Challenge: Compassion fatigue - the Philippines is home to 60,000 registered NGOs serving many causes. From women’s and children’s rights, disaster preparedness and education, to personal health, sanitation and hunger, the list is long and so are the requests. Annual natural disasters, like the strongest typhoons ever recorded in Southeast Asia, add to the donors’ fatigue. Getting people engaged in the cause had to start with overcoming the compassion fatigue Filipinos face.

Execution: The campaign tapped into the popularity of TEDTalks’ accessibility – how it makes expert knowledge interesting and available to anyone who wants to learn, through conferences and videos of the talks shared on social.
Introducing TURDTalks: an eye-opening speaker series featuring those that society perceive as ‘tae’ (translation ‘dirt/turd’) low-performing, low-income students who ended up changing not only their report card grades for the better, but their lives and society as well. Not because of an exceptional ability, but because someone invested in them. The popular idea-sharing platform was spun by featuring students as the ‘experts’ – ‘tae’ who have been transformed by Silid Aralan. The audience, comprising potential donors and education practitioners, saw first-hand just how they turned their lives around. Beyond the event, the media strategy moved with the assets in hand – videos of the conference. The rest – tweets, shares, blog entries, and media features – happened organically, further spreading the thought that ‘turds’ too have ideas worth sharing.

Results: Donations of almost Php$9 million (USD185,916.8), exceeded the Php $2 million target by 340%; plus 4 learning hubs were established – exceeding the 3-hub target.
Silid Aralan’s core objectives for 2015:

  • To increase pledges and donations by 67%
  • To increase learning hubs by 300% from 1 to 3.

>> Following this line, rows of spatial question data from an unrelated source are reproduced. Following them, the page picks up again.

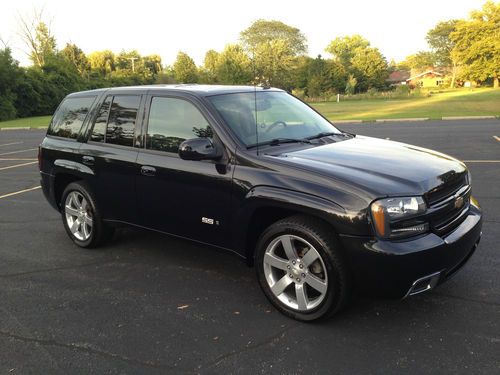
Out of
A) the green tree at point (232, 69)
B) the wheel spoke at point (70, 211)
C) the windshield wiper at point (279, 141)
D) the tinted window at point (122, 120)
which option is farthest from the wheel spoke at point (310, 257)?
the green tree at point (232, 69)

During the first TURDTalks event in April 2015, Silid Aralan received an on-the-spot public donation of corporate office space worth Php 6million (USD126,761) which allowed Silid Aralan to grow its number of learning hubs from 1 to 4. Additionally, Silid Aralan received Php $2 million (USD42,253.8) in support from a Singaporean donor who heard of Silid Aralan via an article shared online. Apart from corporate sponsorships, Silid Aralan also received Php 800,000 (USD16,901.5 USD) in pledges from individuals.

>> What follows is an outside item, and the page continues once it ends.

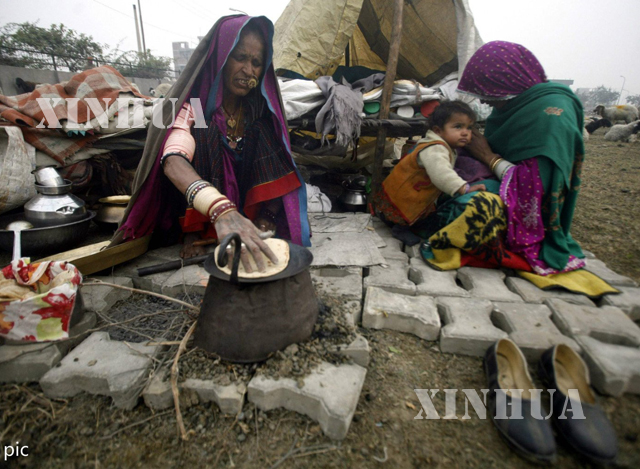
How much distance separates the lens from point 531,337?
158 cm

Other results included an increase in volunteerism by 300% from 7 to 20 and the increased legitimization of Silid Aralan, which in May 2015 received an endorsement from the Department of Education. TURDTalks paved the way for Silid Aralan to gain free media equivalent to Php 10,787,220 (USD228,267.10 USD) across news on leading local channels, radio, in digital and print.

With a minimal campaign spend of just Php 28,000 (591.55 USD), TURDTalks gained the support of stakeholders, covering operational costs in the long term and therefore helping more low-performing, low-income public school students. Donation fatigue was also overcome with influencers advocating Silid Aralan as a worthy and important cause. In less than 6 months, Silid Aralan is already half-way towards its 5 year-goal, thanks to TURDTalks.